I DO have short hair and never tried to conceal it. Probably making it worse with my cut but I will always have short hair.


----------



## jane1213 (Aug 10, 2012)

I am 27 and I think it is totally OK. I am attractive but a bit insecure about few things in my body. I am still confident and happy though. I mean why would you be interested in someone who judges you for your appearance more than your personality? If someone is looking for an affair or a hookup that's fine, but long term relationship no! That shouldn't be a priority.

By the way there is this guy at my gym who shaves his head and I find him super attractive...


----------



## m0nk (Mar 14, 2014)

I'm 29...and absolutely not. My SO owns it and chooses to shave his head or buzz it for convenience (and comfort on a motorcycle!). Hair hasn't ever been one of my turn ons personally. My answer would have been the same at 20. Hair does not a man make IMHO.
_Posted via Mobile Device_


----------



## couple (Nov 6, 2010)

You are approaching your concern in the wrong way.

Why?

I'm guessing that most women, if asked, would say that they do not like balding/thinning hair on a guy. Likewise, most women, if asked, would say that they do not like big noses on guys. Further, I'm guessing that, if asked, most women would say that they are not attracted to short stature in a guy. I can go on and on...

however, i once knew a guy with a big, hooked nose and believe me, he could "score" like you wouldn't believe. Would all these women say that they are attracted to big noses? Of course not.

Likewise, I've known many short guys that were endlessly chased by women. Tom Cruise and many others have not had a problem rising to sex symbol status as a short man. The same women who might say they don't like short men might also say they think Tom Cruise is attractive.

Finally, I've had friends who started thinning/balding very young (20 or so). These guys had absolutely no problem with women through the younger dating years and I know a couple who are in their 40s now and date women in their 20s or 30s and have women lining up for them. And I have a couple of extreme examples of balding friends in their 40s who "play the field" with much younger model types and can walk into any bar or other situation and have many women attracted to them. However, ask these women if they are attracted to thinning/balding men and likely most would say "no".

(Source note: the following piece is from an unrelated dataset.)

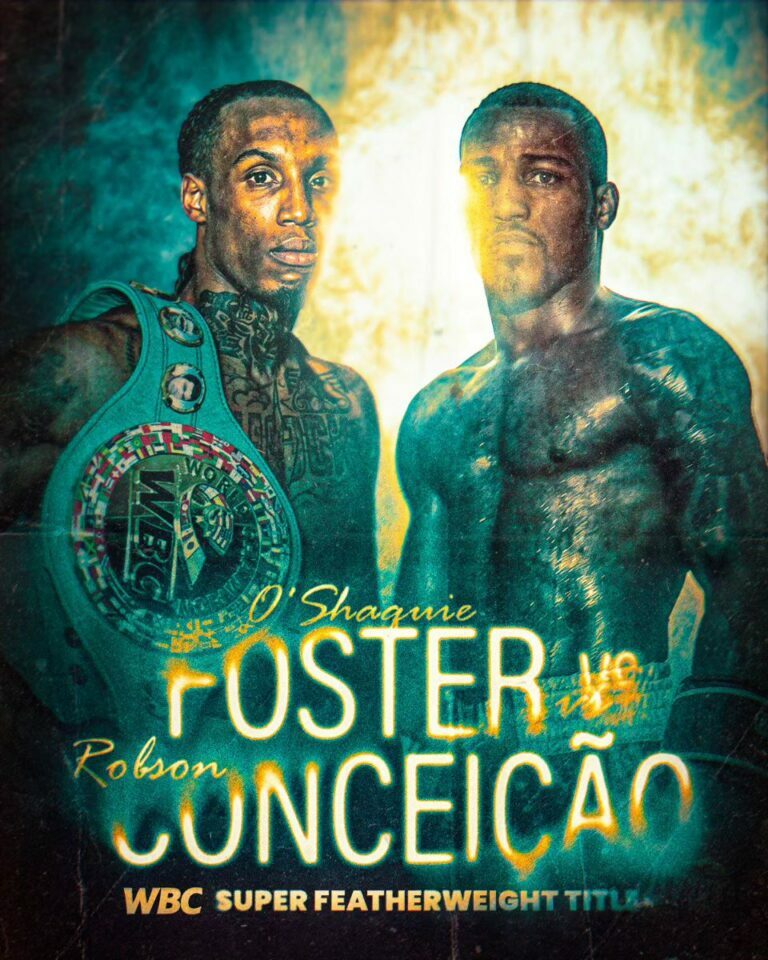 WBC Super Featherweight Championship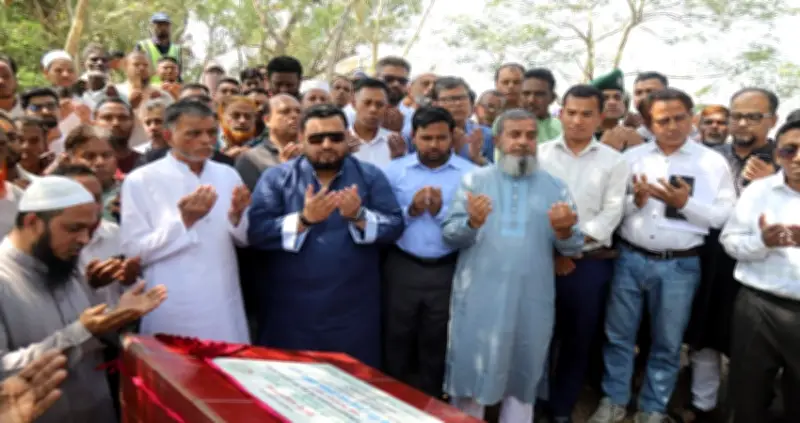 সরকারের খাল খননে অগ্রাধিকার, সৌদি-ইরান উত্তেজনা, মুশফিকুর রিয়াদের সৌদি আটকা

So my point is that asking if young women would like balding/thinning hair on a man is a poor way to determine if a younger woman would find YOU attractive. The common feature of the men I mention above is that they carry themselves with extreme confidence are genuine and outgoing and generally have some other features that most women would say that they find attractive in a man - e.g. humor, nice physique, handsome face, etc.


----------



## happy as a clam (Jan 5, 2014)

My SO is not "naturally bald" but he does shave his head clean as a whistle, and it's sexy, sexy, SEXY on him! He has a good shaped head to go bald, and it "fits" his very athletic build.

I'm not crazy about a bald spot though on an otherwise full head of hair. Like Rowan said, just own it. Either shave it all off, or get a close-cropped cut that doesn't scream that you are trying to hide it.

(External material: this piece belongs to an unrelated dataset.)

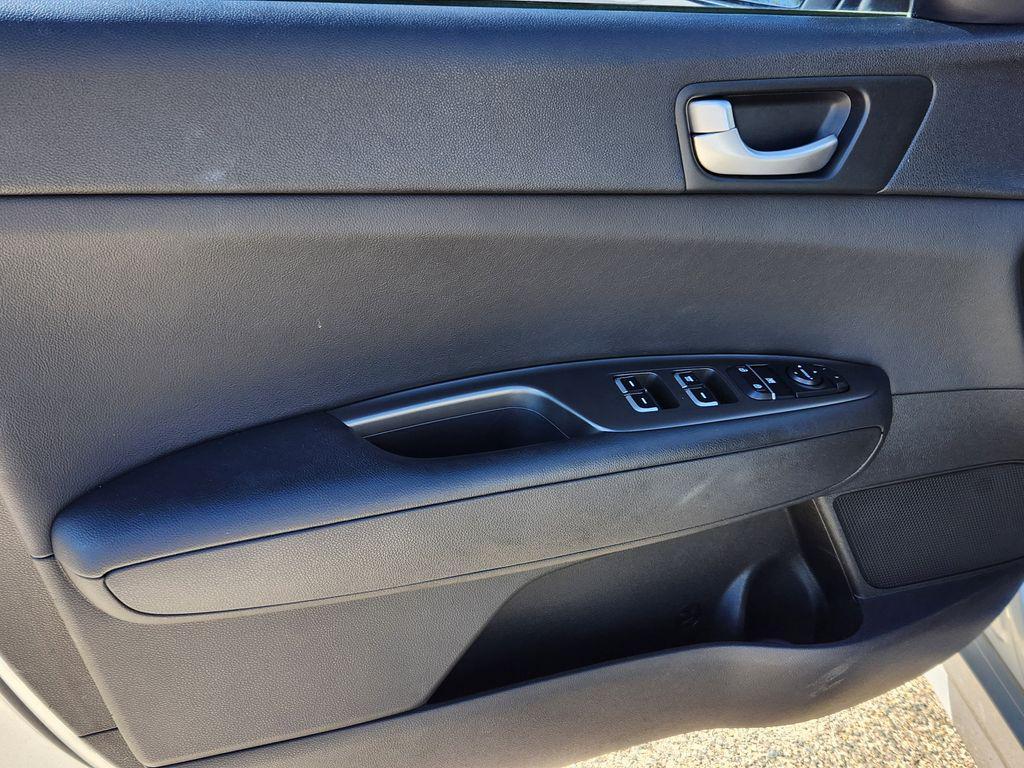 used 2020 Kia Optima car, priced at $14,995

Treatment is an option as long as it actually works. There's nothing worse than the "Rogaine head" with thin wisps of hair trying to mask it. Doesn't really work or look good.

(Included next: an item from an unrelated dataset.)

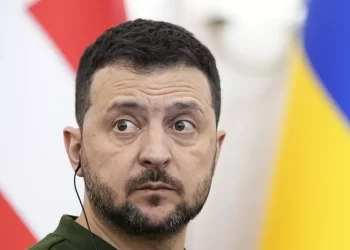 Zelenskiy savaşta ölen asker sayısını ilk kez açıkladı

Are you thinking of transplanting your own hair?


----------



## SepticChange (Aug 21, 2011)

I personally am not a fan but it is a turn off when a guy tries to hide it with weird hairstyles. Yes, there are women who refuse to give balding men a chance but it's just a preference. There are young ladies who find it a turn on or don't care.


----------



## Cubby (Mar 28, 2012)

I'm a guy, but it sounds like the consensus from the girls is a full head of hair is probably preferable to bald. But if you're bald, own it and go real short or shave it. That's what I do. My hair, what's left of it, is extremely short. And I gotta say, I feel extremely confident that way. Guys , you don't want to do the combover or wear it poofy, or sport the Bozo look!
_Posted via Mobile Device_


----------



## NextTimeAround (Dec 15, 2011)

Cubby said:


> I'm a guy, but it sounds like the consensus from the girls is a full head of hair is probably preferable to bald. But if you're bald, own it and go real short or shave it. That's what I do. My hair, what's left of it, is extremely short. And I gotta say, I feel extremely confident that way. Guys , you don't want to do the combover or wear it poofy, or sport the Bozo look!
> _Posted via Mobile Device_


.....or prove that what's left can grow past your shoulders......


----------



## Kylie84 (May 4, 2012)

Nope.
If I have been attracted to a man it is regardless of the amount of hair on his head.
Many men look great balding as much as a full head of hair can look great on others.
What isn't attractive to me? A man with plugs. Urgh!


----------



## PBear (Nov 16, 2010)

I'm guessing your insecurities, as demonstrated by this post, will be more of a turnoff than a little hair loss... It is what it is, dude. If she's not into that, her loss. 

C
_Posted via Mobile Device_


----------



## Pepper123 (Nov 27, 2012)

I don't really care for it myself... I like to run my fingers through my partners hair. I agree that some people can rock it, but on the front end it is a turn off.


----------



## Hortensia (Feb 1, 2013)

If she is really that much into you, she won't care. My H is in his late 30's. When I met him, he had 3 "qualities" that usually turn me off in men: a small bald spot on the back of his head; facial hair ( trimmed beard) ; and beginning of grey hair.
But do you think I cared? He is so handsome to me, that these features, that actually repel me in other men, look great on him. 
Sooo...you see, when you find that one who really is into you, your bald spot will count for nothing to deter her.


----------



## Cubby (Mar 28, 2012)

To all you bald or balding guys: What the girls don't like is insecurity. That means no rugs, no combovers, no plugs, no growing what you do have long. Shave it, or cut it real short. Own it.


----------



## Kylie84 (May 4, 2012)

cubby said:


> to all you bald or balding guys: What the girls don't like is insecurity. That means no rugs, no combovers, no plugs, no growing what you do have long. Shave it, or cut it real short. Own it.


THIS :smthumbup:


----------



## bobsmith (Oct 15, 2012)

guess I was feeling spirited today...


----------



## vellocet (Oct 18, 2013)

bobsmith, it doesn't bother some women, others it does.

Don't worry about it. If you find out its a turn off and she is that superficial, she isn't worth your time in the first place.

I am fortunate that I don't have to worry about it, but have a couple friends where this is a major source of insecurity.
Both guys are good looking guys, and like you, not bald, and probably will never get the old cue ball, but will get that slight spot in the back. They ended up finding, and marrying, women that didn't mind it and think they are sexy just the same.


----------